NISA has commissioned
a scientific study of the dose-response behavior that is wider in scope
and includes a greater and more detailed amount of epidemiological data
than the existing studies relied upon by OSHA. From a NISA report:
While the association between silicosis and exposure to
respirable crystalline silica is indisputable, there is still
considerable uncertainty regarding the dose/response relationship of
this association, particularly in the case of chronic simple silicosis,
which is the most common form of silicosis. It is unclear, for example,
whether there is an effect threshold, or whether instead the
dose/response curve is linear at even the lowest doses. The slope of
that curve is also uncertain. As a result, there is uncertainty
regarding the degree of risk remaining at various 8 hour time-weighted
average exposures, including, most importantly, the current PEL of [0.10
mg/m3].
In NISA’s view, this degree of uncertainty is unacceptable for a rulemaking of this magnitude.
The industry is being up-front about their commission (involving
scientists at major universities involved in silica research) and has
taken steps to be open and transparent about their involvement—or rather
lack of involvement—in the study’s outcome.

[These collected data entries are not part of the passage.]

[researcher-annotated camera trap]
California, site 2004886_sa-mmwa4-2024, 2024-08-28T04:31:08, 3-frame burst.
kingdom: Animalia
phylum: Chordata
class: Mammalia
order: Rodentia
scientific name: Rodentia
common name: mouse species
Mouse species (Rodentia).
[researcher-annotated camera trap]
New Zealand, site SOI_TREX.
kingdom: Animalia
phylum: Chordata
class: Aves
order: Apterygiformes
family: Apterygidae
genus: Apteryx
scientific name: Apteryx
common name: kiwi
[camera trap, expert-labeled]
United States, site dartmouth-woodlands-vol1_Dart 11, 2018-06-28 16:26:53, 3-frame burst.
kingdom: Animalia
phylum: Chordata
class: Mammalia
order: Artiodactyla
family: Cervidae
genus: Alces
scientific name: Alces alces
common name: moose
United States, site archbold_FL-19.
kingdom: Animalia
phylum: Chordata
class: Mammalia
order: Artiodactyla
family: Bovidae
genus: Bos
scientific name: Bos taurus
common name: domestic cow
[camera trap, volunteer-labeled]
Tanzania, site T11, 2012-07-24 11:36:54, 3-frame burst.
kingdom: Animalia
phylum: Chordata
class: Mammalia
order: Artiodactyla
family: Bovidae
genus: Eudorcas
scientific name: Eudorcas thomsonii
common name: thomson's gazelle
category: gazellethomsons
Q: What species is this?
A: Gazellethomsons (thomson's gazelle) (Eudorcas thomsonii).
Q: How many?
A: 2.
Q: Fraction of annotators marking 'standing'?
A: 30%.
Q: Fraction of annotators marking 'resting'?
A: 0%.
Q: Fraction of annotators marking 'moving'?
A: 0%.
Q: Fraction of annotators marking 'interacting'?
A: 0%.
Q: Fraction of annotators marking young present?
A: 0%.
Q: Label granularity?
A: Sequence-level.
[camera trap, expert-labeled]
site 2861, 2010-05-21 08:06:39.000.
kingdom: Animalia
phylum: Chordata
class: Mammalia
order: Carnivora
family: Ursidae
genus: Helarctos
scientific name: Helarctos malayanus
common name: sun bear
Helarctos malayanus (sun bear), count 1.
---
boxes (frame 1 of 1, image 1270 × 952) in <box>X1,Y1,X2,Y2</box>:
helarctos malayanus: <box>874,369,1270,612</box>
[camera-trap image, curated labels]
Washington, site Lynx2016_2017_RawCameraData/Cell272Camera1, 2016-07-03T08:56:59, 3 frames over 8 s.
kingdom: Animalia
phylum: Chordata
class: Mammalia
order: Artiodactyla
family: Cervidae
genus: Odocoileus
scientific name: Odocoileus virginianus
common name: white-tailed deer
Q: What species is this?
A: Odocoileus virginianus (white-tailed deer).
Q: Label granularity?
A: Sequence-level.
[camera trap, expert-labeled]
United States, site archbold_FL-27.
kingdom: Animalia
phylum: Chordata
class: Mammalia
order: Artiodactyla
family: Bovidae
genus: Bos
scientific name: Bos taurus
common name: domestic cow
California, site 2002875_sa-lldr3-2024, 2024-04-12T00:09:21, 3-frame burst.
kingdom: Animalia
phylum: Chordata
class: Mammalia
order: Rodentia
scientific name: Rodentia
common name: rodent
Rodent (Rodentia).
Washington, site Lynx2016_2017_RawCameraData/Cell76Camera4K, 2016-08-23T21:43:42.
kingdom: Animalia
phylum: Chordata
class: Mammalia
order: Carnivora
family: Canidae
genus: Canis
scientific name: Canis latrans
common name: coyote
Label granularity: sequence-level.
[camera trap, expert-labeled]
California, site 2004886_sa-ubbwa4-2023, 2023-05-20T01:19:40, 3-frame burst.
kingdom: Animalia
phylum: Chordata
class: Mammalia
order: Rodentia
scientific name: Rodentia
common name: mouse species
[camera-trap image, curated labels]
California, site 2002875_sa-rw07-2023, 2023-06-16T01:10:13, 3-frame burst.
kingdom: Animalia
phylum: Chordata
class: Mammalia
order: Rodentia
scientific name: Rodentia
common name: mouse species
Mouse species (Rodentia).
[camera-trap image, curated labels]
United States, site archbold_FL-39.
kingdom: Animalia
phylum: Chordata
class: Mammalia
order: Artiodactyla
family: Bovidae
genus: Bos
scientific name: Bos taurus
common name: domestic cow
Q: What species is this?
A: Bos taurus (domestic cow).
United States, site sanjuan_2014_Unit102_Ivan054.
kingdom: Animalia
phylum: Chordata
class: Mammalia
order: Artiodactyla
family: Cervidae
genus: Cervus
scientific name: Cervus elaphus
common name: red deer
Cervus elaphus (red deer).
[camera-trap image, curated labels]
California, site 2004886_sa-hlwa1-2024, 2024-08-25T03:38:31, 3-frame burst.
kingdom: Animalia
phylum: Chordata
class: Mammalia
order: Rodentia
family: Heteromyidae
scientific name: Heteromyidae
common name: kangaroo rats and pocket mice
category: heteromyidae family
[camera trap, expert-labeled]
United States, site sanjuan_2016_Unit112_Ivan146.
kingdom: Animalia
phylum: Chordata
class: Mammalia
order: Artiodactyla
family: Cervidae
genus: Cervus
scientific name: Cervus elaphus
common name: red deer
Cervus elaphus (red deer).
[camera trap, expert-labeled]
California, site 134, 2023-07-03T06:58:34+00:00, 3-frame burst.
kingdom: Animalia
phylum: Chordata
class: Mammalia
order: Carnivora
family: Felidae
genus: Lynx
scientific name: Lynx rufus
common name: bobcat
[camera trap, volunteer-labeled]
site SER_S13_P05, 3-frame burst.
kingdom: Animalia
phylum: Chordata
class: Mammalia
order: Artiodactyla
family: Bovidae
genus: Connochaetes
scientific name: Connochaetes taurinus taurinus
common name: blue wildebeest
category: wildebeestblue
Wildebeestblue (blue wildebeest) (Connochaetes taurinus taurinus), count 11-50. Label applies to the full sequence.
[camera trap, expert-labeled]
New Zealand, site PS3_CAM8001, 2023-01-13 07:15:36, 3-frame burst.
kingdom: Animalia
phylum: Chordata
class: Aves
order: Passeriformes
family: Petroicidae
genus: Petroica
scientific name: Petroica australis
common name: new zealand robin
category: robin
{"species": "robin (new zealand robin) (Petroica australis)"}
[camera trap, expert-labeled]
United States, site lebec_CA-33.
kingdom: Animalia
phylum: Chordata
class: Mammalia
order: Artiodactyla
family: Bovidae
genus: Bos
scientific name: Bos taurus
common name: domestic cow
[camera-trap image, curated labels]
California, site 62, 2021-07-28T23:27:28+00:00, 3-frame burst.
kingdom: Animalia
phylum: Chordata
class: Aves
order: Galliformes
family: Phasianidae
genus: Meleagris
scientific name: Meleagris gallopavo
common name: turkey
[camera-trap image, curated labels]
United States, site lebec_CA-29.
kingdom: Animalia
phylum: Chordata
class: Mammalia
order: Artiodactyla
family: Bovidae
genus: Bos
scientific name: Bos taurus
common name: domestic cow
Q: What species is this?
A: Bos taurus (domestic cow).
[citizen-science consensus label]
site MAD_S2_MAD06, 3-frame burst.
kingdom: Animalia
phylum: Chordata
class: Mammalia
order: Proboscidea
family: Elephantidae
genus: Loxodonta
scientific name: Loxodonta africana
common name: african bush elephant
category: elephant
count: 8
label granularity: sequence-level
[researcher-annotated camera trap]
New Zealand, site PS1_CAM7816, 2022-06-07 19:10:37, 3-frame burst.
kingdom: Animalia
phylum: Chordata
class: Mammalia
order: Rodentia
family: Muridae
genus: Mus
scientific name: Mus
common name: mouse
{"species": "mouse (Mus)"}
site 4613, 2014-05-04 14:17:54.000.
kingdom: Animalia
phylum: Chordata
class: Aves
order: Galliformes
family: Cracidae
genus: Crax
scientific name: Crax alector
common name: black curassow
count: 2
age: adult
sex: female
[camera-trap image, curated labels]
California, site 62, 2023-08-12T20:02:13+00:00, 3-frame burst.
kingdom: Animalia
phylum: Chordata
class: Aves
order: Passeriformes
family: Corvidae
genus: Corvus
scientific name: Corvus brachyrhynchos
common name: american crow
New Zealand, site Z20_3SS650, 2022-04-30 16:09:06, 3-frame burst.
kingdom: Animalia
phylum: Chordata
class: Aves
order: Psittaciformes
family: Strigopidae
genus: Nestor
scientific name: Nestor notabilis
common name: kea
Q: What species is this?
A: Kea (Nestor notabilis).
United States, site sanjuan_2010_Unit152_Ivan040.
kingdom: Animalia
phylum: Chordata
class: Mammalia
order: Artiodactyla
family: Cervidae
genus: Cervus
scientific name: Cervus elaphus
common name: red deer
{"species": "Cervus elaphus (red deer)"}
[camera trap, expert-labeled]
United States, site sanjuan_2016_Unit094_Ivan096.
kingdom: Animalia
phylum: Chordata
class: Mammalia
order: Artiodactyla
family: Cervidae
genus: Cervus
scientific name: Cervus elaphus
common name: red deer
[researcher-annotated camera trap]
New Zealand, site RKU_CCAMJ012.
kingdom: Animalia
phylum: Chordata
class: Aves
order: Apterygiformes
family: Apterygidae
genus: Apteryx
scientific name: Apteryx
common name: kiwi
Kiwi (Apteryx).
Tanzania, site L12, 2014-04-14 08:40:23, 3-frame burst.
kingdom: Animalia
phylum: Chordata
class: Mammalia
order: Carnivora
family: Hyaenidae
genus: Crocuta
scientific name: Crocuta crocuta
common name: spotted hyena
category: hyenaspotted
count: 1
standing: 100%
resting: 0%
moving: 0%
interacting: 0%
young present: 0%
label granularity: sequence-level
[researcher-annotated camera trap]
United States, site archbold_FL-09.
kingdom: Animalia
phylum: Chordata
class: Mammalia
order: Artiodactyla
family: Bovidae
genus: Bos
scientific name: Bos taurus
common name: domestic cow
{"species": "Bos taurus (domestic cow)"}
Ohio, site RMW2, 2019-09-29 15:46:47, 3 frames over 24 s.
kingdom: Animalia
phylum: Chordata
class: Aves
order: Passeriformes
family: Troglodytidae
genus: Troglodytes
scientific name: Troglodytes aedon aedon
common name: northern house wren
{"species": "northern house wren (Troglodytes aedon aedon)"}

But, the results of the new study, instigated several years ago, are
still forthcoming and consequently the industry has asked OSHA to wait
until they are available (expected later this year) before issuing its
final rule.
It’ll be interesting to see how this plays out, but preliminarily,
this looks like another case of the government solving a problem that
doesn’t really exist, in that existing regulations are sufficient to
address the health concerns if they were better applied and enforced,
and further, the promise of the new regulations is being greatly
overplayed, saving many times more lives than our CDC says silicosis
takes away.
But that’s the government at work—if some regulations are good, more
must be better. Sadly, for the taxpayers and the regulated industries,
it doesn’t always work out that way."